CK : Le mot de la fin.

EZ : Oui, mon cher Alain Finkielkraut, vous avez tout à fait raison. Ils sont tous passés dans le camp de l'islamogauchisme à cause justement de ces nombreuses voix musulmanes qu'ils guignent (considèrent avec convoitise), que ce soit Jeremy Corbyn, que ce soit d'ailleurs le parti démocrate américain ou que ce soit Mélenchon.

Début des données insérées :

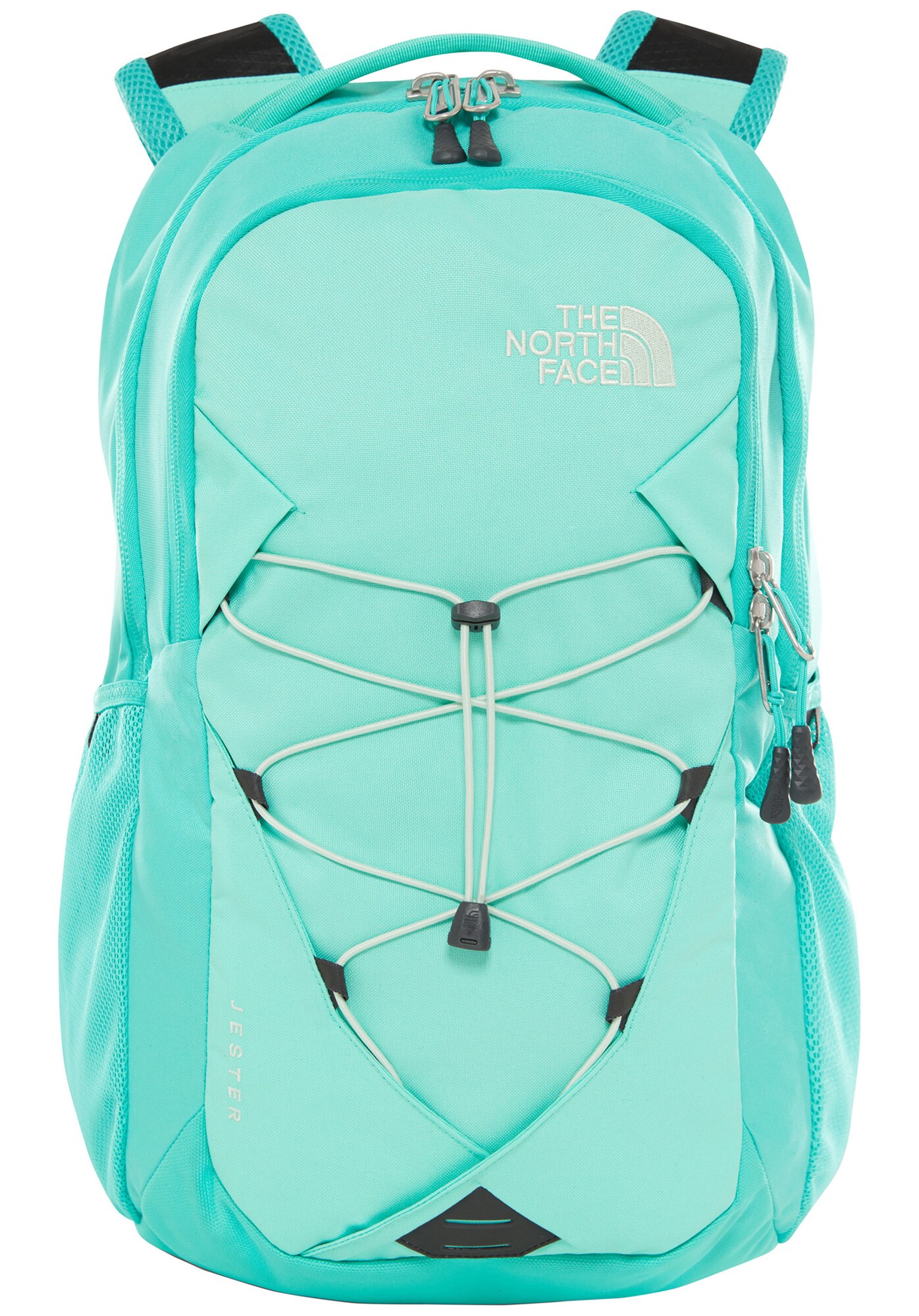 The North Face Dames Sportrugzak Jester Turquoise the north face kopen in de aanbieding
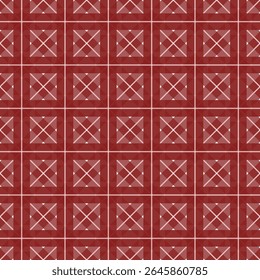 Seamless Background Pattern. Abstract Geometric Design. EPS vector illustration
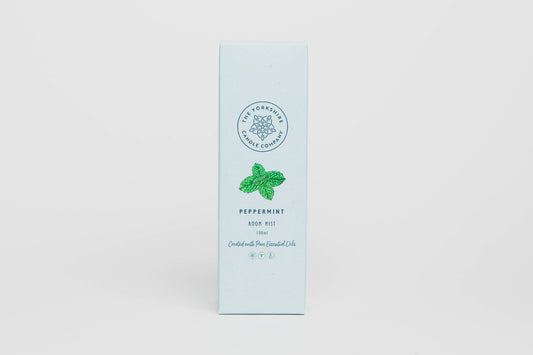 Peppermint Room Mist | Hand Made in Yorkshire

Mais vous voyez, si vous aviez apprécié à sa juste mesure le livre de Simon Epstein (Le Paradoxe français, voir partie 1), vous l'auriez anticipé parce que c'est exactement la même logique que celle d'avant-guerre, c'est-à-dire qu'on devient antisémite non pas parce qu'on est antisémite, mais par pacifisme et parce qu'on veut pactiser avec le totalitarisme qui est le plus menaçant

CK : On s'arrête là.

AF : Bien, il y aurait beaucoup à dire, je voudrais juste dire un petit mot pour finir. Dans les salles de rédaction du progressisme autoproclamé, Zemmour-Finkielkraut, ça s'écrit en un seul mot (extrême-droite, conservatisme ?). Eh bien, là, c'est un peu comme les frères siamois, on les a étirés (pas très audible) et on voit qu'il y a de profondes divergences.

CK : Ça, c'est Face à l'info (CNews, 19h-20h, lundi, mardi, mercredi, jeudi), excellente suite de programme sur Cnews. Merci messieurs d'avoir été avec nous et à demain à 19h pour un autre Face à l'Info.
(Mardi 21 : débat Zemmour-Onfray. Mercredi 22 : Zemmour-Julien Dray. Jeudi 23 : Zemmour-invité?)